Back in port and off duty, we'd head back to our comfort zones, places where there might be a jukebox, places where aging party girls, tramps, junkies all could go and feel good about life. I don't know what happened to that Gunners Mate. After Vietnam, and twenty plus years of sea duty, I'm sure he's long since buried.

After they ran my ass out of the military, I really started in earnest. I still, at that point, had not heard of Buk, but certainly lived out some years in a fashion in keeping with his stories.
 
bogthing, you should definitely scroll some of those seafaring, shore stumbling stories down: sounds interesting! Sounds like many a Navy man's life!
 
Yeah, I s'pose I could at that. There were a few episodes worthy of re-telling.
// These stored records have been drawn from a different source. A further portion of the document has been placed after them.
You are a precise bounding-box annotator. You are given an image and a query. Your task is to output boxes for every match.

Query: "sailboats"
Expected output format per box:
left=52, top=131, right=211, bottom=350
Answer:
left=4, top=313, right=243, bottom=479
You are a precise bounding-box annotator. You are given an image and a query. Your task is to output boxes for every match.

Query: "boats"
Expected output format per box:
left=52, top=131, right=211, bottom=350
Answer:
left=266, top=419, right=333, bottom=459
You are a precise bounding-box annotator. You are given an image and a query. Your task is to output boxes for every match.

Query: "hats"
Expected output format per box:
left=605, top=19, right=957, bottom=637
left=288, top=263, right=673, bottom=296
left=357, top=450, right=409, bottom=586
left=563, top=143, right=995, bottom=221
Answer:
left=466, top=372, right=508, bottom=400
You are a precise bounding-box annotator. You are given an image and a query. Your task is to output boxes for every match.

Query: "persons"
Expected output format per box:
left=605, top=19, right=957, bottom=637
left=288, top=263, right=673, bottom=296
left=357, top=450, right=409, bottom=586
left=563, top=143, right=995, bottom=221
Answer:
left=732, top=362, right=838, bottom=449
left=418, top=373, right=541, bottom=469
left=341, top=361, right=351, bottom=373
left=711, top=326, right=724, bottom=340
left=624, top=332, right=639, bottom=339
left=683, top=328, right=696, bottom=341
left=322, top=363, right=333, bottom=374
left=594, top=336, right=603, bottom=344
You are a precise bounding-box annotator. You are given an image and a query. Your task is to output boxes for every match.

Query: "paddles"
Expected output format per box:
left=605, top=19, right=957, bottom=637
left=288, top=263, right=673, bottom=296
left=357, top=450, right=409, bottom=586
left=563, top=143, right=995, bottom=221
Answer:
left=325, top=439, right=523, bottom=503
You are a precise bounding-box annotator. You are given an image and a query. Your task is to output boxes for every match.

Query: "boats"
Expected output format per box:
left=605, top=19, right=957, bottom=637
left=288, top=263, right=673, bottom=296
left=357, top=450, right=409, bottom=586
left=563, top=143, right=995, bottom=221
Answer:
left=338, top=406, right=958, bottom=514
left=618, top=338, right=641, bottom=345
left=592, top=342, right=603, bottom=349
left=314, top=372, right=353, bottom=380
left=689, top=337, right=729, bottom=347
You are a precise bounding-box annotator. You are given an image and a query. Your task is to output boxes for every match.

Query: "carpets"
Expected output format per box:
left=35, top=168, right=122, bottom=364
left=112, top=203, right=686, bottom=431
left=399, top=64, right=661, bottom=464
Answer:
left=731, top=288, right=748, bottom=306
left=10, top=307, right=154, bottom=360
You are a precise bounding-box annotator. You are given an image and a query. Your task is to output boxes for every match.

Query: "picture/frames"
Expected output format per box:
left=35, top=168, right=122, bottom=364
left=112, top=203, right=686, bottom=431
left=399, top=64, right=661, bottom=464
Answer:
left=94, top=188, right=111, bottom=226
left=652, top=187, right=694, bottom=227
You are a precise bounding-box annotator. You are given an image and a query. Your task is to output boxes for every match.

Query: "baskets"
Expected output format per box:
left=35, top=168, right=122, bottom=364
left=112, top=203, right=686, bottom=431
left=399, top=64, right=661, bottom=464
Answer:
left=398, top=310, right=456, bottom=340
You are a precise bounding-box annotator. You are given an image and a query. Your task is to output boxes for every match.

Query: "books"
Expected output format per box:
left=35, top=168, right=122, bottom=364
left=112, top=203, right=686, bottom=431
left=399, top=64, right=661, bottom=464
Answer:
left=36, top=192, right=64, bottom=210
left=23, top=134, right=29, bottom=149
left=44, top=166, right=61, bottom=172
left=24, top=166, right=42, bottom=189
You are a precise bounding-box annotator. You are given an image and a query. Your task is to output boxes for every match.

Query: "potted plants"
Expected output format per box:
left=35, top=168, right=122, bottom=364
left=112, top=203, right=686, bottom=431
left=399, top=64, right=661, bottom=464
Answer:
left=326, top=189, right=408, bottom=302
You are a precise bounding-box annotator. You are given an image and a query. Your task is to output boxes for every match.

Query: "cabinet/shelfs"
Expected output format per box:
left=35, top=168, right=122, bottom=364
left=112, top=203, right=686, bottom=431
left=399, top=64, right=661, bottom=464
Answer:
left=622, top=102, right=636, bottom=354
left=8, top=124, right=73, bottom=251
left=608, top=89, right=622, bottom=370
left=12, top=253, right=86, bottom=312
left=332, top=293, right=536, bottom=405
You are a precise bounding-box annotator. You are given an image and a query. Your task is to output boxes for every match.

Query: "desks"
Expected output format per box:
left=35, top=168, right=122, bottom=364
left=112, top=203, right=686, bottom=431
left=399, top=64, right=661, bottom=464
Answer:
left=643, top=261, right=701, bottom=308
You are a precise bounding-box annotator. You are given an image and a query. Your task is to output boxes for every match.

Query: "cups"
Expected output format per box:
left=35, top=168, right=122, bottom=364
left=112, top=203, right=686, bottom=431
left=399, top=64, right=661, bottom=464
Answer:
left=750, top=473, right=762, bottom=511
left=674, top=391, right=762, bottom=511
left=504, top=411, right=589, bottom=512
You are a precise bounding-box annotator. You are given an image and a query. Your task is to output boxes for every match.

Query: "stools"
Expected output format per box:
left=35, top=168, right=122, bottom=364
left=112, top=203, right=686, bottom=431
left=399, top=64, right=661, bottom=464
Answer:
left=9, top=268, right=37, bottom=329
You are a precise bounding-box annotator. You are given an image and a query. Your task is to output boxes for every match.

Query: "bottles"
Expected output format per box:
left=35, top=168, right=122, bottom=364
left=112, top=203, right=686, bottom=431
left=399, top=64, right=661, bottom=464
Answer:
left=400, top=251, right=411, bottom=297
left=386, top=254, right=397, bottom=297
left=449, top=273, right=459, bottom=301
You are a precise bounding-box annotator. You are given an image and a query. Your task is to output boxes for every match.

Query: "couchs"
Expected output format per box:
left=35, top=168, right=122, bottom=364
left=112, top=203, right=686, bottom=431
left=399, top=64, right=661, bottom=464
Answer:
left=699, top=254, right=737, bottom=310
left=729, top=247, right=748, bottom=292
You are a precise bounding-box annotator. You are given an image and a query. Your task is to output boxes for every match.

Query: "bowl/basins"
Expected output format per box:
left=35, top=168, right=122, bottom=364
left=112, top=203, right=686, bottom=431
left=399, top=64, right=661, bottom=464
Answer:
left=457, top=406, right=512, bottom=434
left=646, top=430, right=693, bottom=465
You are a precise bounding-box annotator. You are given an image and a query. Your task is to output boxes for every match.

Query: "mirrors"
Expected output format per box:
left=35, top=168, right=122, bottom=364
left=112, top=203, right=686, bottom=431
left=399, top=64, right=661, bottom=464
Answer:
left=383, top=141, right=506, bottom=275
Of course, a lad of your age, could just head on down to Queen St. and...
 
....And get a train to Edinbrugh? :confused:

Seriously, write some of them down, for posterity and posterior (I.e. you'll be sitting down at your computer, anyway).

****

Many drunken nights of chaos, violence, stupidity and humiliation...Many months of dull, monotonous, almost entirely useless work...remind me of certain characteristics in Bukowski's written observations...
 
No...join the Royal Navy!

Just imagine all the material you'd garner. All those ports-of-call, Gibraltar, Mumbai, Bangkok, Bermuda etc. Good Christ man, you would have enough fodder just on the first cruise alone.

Far and few between are the opportunities for adventure these days, and what could be safer than slumming around the high seas with the RN?

You're only concern, STD's and keeping enough cash handy for those liberty calls.



Of course, you could also just get that train to Edinborough.